___ EXTRAIT

Souvent je donne la moyenne d'ensemble et puis on a aussi souvent tendance à un peu privilégier les données françaises. On a la chance d'avoir deux modèles au CNRM et à l'IPSL donc on regarde en particulier ces deux modèles.

On a parlé de température mais il y a un autre risque pour une centrale nucléaire et une centrale thermique en général, c'est la sécheresse. Est-ce que c'est une question qui se pose ?

Oui mais pas de la même façon. Sur les débits on a effectivement des signaux qui montrent que les étiages vont être vraisemblablement plus précoces et plus sévères mais par contre là il y a des moyens d'action. Sur l'ensemble d'un bassin versant, notamment sur la Loire, il y a une coordination de l'eau qui se met en place à l'intérieur d'EDF entre les barrages en amont des centrales et les centrales de façon à optimiser les lâchers d'eau pour assurer un débit suffisant en aval pour les centrales nucléaire. C'est plus compliqué sur le Rhône où il faut organiser la coordination entre différents acteurs, à la fois côté suisse et avec la Compagnie Nationale du Rhône. Ce sont des discussions qui se font entre acteurs liés à l'énergie mais aussi plus largement avec tous les acteurs de l'eau dans le cadre des coordinations de bassin.

______
___ EXTRAIT DES DONNÉES

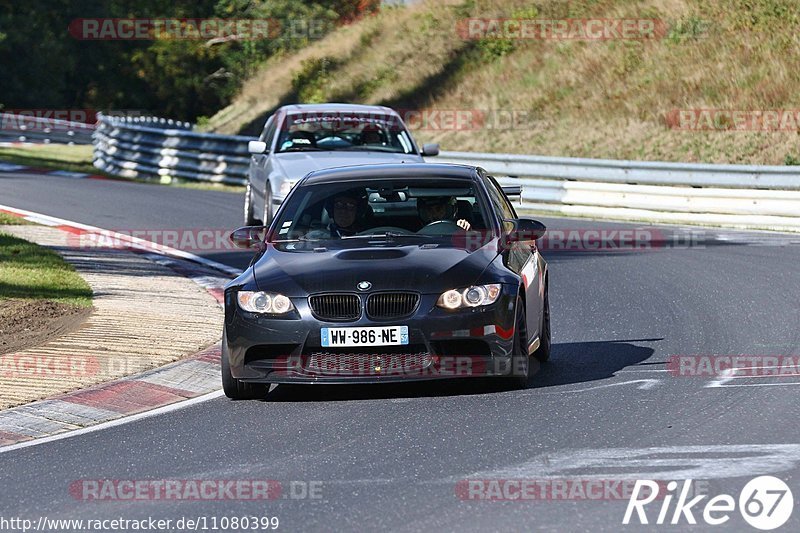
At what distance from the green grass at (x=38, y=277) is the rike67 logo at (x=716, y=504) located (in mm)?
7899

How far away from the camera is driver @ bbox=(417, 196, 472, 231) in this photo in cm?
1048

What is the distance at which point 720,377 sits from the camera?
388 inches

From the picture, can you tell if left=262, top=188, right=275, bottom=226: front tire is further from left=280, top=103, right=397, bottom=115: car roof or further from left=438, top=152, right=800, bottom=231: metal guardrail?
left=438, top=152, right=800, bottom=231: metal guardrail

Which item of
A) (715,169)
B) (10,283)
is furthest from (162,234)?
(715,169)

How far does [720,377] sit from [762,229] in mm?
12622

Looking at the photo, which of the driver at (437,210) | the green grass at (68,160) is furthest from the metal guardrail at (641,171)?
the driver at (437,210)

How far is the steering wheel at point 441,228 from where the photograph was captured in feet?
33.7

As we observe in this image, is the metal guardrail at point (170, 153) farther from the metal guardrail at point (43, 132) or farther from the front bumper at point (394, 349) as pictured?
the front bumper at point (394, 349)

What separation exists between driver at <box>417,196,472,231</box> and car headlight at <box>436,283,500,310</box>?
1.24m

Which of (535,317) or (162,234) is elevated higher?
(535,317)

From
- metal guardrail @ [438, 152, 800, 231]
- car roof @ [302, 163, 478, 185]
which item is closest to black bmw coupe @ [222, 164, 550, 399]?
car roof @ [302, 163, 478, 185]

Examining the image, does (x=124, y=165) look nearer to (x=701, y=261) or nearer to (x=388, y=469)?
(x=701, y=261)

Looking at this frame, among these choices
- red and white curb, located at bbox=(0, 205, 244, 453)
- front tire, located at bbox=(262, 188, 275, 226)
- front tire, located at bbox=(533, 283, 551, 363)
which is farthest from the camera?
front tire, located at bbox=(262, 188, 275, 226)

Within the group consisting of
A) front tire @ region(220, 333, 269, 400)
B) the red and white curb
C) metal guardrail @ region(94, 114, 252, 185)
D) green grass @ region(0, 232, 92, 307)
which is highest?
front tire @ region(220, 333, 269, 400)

______
___ EXTRAIT DES DONNÉES

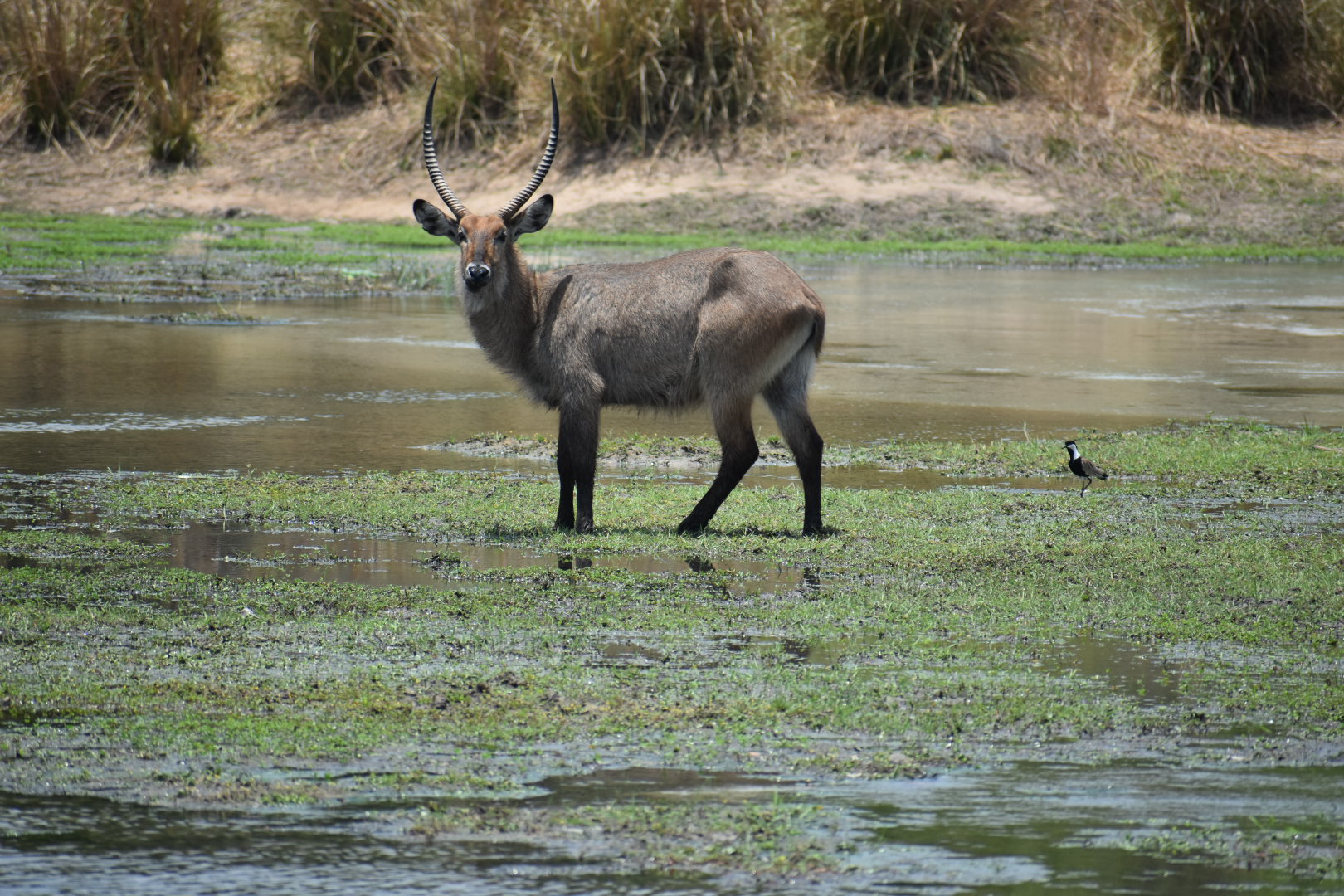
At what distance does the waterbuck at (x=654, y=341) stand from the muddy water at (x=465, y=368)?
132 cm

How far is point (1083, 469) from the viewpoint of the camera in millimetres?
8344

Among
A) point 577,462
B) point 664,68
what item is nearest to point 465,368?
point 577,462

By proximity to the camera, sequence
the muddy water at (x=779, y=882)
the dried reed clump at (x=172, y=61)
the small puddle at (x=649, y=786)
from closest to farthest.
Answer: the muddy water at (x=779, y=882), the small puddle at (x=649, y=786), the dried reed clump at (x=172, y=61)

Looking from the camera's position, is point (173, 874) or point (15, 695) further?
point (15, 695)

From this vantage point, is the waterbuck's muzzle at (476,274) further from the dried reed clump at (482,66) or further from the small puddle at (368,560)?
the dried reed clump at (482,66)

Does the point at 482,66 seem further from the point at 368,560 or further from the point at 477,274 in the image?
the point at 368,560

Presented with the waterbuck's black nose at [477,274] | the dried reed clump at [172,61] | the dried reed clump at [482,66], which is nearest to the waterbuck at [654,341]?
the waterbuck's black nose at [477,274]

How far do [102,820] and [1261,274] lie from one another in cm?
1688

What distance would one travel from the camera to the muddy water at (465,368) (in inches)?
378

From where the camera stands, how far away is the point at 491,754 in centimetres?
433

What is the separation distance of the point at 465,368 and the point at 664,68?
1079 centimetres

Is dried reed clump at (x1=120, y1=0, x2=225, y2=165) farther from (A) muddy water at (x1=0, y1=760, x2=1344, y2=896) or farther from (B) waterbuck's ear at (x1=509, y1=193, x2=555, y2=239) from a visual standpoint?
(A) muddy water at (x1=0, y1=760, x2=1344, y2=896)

______

- CONSIGNE 1 -
Pour chaque affirmation ci-dessous, dites si elle concorde avec l'extrait sur les centrales nucléaires et la sécheresse. Répondez par oui ou non et citez textuellement les mots décisifs de l'extrait.
(a) Deux modèles climatiques français sont disponibles, au CNRM et à l'IPSL.
(b) Les étiages devraient devenir plus tardifs et moins sévères.
(c) La coordination de l'eau est plus simple à organiser sur le Rhône.
- CONSIGNE 2 -
Recopiez le passage de l'extrait sur les centrales nucléaires et la sécheresse, entre « Souvent je donne » et « ces deux modèles. » inclus.
- CONSIGNE 3 -
Prolongez l'extrait sur les centrales nucléaires et la sécheresse en reprenant juste après sa dernière phrase.

- RÉPONSE 1 -
(a) Oui : « On a la chance d'avoir deux modèles au CNRM et à l'IPSL »
(b) Non : « les étiages vont être vraisemblablement plus précoces et plus sévères »
(c) Non : « C'est plus compliqué sur le Rhône »

- RÉPONSE 2 -
Souvent je donne la moyenne d'ensemble et puis on a aussi souvent tendance à un peu privilégier les données françaises. On a la chance d'avoir deux modèles au CNRM et à l'IPSL donc on regarde en particulier ces deux modèles.

- RÉPONSE 3 -
Ce que l'on voit lorsqu'on regarde les historiques, c'est que des problèmes se posent pour plusieurs réacteurs simultanément et généralement dans des centrales assez proches géographiquement. Cet été par exemple 4 réacteurs ont été arrêtés, 3 dans la vallée du Rhône et un à Fessenheim, est-ce que ça ne créé pas un risque supplémentaire par rapport à des arrêts "classiques", non corrélés ? Et comment gérer ce type de phénomène ?

Effectivement, ce sont des choses qu'on a commencé à regarder. Les premières études ont été faites avec des méthodes de descente d'échelle et de correction de biais un peu simplistes et on essaie de mettre en place des outils pour les approfondir.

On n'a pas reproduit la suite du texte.